I am reading this paper Suerconformal algebras and mock theta functions by T. Eguchi and K. Hikami. In section 3.2, the authors define a function $$J(z;w;\tau) = \frac{(\theta_{11}(z;\tau))^2}{(\eta(\tau))^3} (\mu(z;t) - \mu(w;\tau))$$ where $\theta_{11}$ is one of the Jacobi theta functions, $$\theta_{11}(z;\tau) = i q^{1/8} y^{1/2} \prod\limits_{n=1}^{\infty} (1-q^n) (1-yq^n) (1-y^{-1}q^{n-1})$$ $\eta(\tau)$ is the Dedekind eta function $$\eta(\tau) = q^{1/24}\prod\limits_{n=1}^{\infty} (1-q^n)$$ and $\mu (z;\tau)$ is the following sum. $$\mu(z;\tau) = \frac{iy^{1/2}}{\theta_{11}(z;\tau)}\sum\limits_{n=1}^{\infty} (-1)^n \frac{q^{\frac{n(n+1)}{2}}y^n}{1-y q^n}$$ where $q = e^{2\pi i \tau}$ and $y = e^{2\pi i z}$ throughout, with $z \in \mathbb{C}$ and $\tau \in \mathbb{H}$.
It is argued below equation (3.22) that since the function $J(z;w;\tau)$ is holomorphic in all its variables, then fixing the value of $w$ to $\frac{1}{2}$, $\frac{1+\tau}{2}$ and $\frac{\tau}{2}$ gives us following identifications of J-function with ratios of theta functions based on the transformation properties of these functions:
$$J(z;\frac{1}{2};\tau) = \left(\frac{\theta_{10}(z;\tau)}{\theta_{10}(0;\tau)}\right)^2$$ $$J(z;\frac{1+\tau}{2};\tau) = \left(\frac{\theta_{00}(z;\tau)}{\theta_{00}(0;\tau)}\right)^2$$ $$J(z;\frac{\tau}{2};\tau) = \left(\frac{\theta_{01}(z;\tau)}{\theta_{01}(0;\tau)}\right)^2$$ My question is: Why is it so that holomorphicity and transformation properties of J-function at particular values of $w$ fixes the function completely?

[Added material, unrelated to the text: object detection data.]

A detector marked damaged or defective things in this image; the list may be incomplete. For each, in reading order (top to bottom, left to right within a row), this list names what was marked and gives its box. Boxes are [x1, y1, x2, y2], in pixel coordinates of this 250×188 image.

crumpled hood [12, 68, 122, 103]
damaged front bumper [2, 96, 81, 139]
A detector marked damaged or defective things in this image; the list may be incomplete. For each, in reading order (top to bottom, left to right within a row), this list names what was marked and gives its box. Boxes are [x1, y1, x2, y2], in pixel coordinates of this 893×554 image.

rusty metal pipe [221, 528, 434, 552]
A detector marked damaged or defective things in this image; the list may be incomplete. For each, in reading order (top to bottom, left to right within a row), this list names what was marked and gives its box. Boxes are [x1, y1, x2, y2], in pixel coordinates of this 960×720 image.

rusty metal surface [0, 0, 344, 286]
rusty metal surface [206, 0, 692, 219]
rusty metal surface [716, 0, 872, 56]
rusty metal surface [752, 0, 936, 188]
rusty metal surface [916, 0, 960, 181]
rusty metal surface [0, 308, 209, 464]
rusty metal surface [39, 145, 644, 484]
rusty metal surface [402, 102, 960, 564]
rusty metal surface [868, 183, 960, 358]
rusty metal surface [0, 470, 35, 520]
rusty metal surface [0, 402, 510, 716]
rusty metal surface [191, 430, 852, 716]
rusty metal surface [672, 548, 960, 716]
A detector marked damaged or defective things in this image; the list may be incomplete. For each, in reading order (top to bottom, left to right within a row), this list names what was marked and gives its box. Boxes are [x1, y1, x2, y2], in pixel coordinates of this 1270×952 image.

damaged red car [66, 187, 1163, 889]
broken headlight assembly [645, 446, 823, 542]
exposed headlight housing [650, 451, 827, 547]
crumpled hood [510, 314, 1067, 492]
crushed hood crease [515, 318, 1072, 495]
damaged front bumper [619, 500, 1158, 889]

In other words, how can the authors be sure that, say $J(z;\frac{1+\tau}{2};\tau)$ is exactly equal to $\left(\frac{\theta_{00}(z;\tau)}{\theta_{00}(0;\tau)}\right)^2$ based on the knowledge of the two functions' transformation properties? Can there not be two different holomorphic functions that transform in the same way?
For completeness, I present here the transformation properties of one of the examples above: $J(z;\frac{1+\tau}{2};\tau)$ and $\left(\frac{\theta_{00}(z;\tau)}{\theta_{00}(0;\tau)}\right)^2$.
$$J(z+1;\frac{1+\tau}{2};\tau) = J(z;\frac{1+\tau}{2};\tau+1) = J(z;\frac{1+\tau}{2};\tau)$$ $$J(z+\tau;\frac{1+\tau}{2};\tau) = q^{-1} y^{-2} J(z;\frac{1+\tau}{2};\tau)$$ $$J(\frac{z}{\tau};\frac{1+\tau}{2};\frac{-1}{\tau}) = e^{-2\pi i z^2 /\tau} J(z;\frac{1+\tau}{2};\tau)$$
and $\left(\frac{\theta_{00}(z;\tau)}{\theta_{00}(0;\tau)}\right)^2$ also has the same transformation properties.